__Aim of the task__. Recast every line of the entries below as a numbered list, omitting the blank lines.

__Material for the task__.
○ ○ ○ ○ ○

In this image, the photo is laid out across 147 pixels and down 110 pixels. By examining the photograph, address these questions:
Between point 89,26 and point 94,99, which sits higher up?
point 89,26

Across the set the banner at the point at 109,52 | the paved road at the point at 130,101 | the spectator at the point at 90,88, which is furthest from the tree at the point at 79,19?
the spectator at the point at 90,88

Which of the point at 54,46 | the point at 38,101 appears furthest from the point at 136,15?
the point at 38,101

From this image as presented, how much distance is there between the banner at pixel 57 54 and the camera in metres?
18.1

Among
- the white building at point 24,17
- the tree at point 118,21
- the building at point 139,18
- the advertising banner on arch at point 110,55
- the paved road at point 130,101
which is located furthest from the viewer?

○ ○ ○ ○ ○

__Exercise answer__.
1. In this image, the photo is laid out across 147 pixels and down 110 pixels. By examining the photograph, address these questions:
2. Between point 89,26 and point 94,99, which sits higher up?
3. point 89,26
4. Across the set the banner at the point at 109,52 | the paved road at the point at 130,101 | the spectator at the point at 90,88, which is furthest from the tree at the point at 79,19?
5. the spectator at the point at 90,88
6. Which of the point at 54,46 | the point at 38,101 appears furthest from the point at 136,15?
7. the point at 38,101
8. From this image as presented, how much distance is there between the banner at pixel 57 54 and the camera in metres?
9. 18.1
10. Among
11. - the white building at point 24,17
12. - the tree at point 118,21
13. - the building at point 139,18
14. - the advertising banner on arch at point 110,55
15. - the paved road at point 130,101
16. which is located furthest from the viewer?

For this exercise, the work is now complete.